Le provincialisme québécois est de nouveau à l’honneur. Les habitants de Québec n’ayant jamais aimé la sculpture Dialogue avec l’histoire, de Raynaud, et Agora, de Charles Daudelin, étant devenu un repaire pour drogués montréalais, les maires de Québec et de Montréal ont décidé, après des années de négligence, que ces oeuvres étaient dans un tel état de dégradation qu’elles devaient être démolies (Raynaud) ou ne pouvaient être conservées intégralement (Daudelin).

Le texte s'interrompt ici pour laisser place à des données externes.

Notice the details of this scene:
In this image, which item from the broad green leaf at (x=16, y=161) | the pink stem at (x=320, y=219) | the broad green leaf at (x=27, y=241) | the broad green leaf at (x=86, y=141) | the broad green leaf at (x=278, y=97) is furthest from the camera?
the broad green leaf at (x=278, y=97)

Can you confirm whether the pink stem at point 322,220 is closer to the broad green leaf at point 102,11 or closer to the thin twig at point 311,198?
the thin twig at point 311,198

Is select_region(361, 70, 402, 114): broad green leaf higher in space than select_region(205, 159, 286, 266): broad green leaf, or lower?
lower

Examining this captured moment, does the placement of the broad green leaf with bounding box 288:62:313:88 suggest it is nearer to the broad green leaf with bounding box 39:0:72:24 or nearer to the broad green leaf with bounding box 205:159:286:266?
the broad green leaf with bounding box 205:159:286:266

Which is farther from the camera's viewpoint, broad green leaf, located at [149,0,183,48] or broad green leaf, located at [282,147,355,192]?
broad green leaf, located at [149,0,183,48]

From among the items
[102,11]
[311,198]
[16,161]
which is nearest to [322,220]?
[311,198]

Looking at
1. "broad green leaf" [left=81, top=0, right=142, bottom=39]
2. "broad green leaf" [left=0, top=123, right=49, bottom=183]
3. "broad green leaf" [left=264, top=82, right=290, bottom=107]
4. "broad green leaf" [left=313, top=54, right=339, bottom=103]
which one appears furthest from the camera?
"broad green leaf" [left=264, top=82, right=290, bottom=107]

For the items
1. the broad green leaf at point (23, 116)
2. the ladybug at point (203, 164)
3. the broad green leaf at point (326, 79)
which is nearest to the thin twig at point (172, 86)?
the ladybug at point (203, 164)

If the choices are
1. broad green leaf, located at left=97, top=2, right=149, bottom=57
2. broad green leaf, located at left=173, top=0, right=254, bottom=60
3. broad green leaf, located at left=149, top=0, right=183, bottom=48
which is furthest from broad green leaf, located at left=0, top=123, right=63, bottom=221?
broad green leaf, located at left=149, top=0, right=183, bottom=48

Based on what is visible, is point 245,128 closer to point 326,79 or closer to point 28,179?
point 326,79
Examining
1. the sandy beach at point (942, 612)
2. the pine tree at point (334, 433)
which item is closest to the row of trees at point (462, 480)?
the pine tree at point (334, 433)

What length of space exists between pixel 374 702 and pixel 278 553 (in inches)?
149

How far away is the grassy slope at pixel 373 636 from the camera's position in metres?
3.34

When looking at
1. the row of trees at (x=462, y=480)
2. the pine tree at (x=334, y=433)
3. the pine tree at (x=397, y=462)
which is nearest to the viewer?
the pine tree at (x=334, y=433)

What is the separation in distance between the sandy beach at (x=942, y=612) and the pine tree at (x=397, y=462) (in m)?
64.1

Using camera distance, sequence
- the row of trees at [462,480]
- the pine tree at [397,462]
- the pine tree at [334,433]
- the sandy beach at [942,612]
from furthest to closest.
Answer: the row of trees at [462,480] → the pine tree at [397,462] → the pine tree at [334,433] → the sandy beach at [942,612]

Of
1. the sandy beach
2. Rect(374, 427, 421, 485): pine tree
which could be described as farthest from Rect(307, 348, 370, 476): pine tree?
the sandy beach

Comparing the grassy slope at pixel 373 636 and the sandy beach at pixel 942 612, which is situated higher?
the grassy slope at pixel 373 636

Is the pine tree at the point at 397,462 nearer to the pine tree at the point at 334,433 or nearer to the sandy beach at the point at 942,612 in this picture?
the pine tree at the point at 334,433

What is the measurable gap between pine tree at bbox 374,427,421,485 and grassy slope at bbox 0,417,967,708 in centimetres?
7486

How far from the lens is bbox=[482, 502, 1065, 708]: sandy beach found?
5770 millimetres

Bien entendu, seules des voix provenant des milieux artistiques ont manifesté leur opposition à ces gestes d’irrespect à l’endroit d’oeuvres d’art et d’artistes. L’opinion publique, disons-le, ne s’en est pas ému outre mesure, donnant ainsi le feu vert à nos deux maires férus de culture. Cela me fait penser au sort réservé pendant longtemps à l’oeuvre d’un des plus grands sculpteurs du XXe siècle, Alexander Calder, sur le site de l’Expo 67 et au déménagement de La joute de Riopelle du Stade olympique au site soi-disant plus prestigieux du centre-ville.

Tout cela pour dire que, trop souvent, l’opinion publique dicte les choix artistiques de nos politiciens. Sont-ils des choix plus éclairés pour autant ?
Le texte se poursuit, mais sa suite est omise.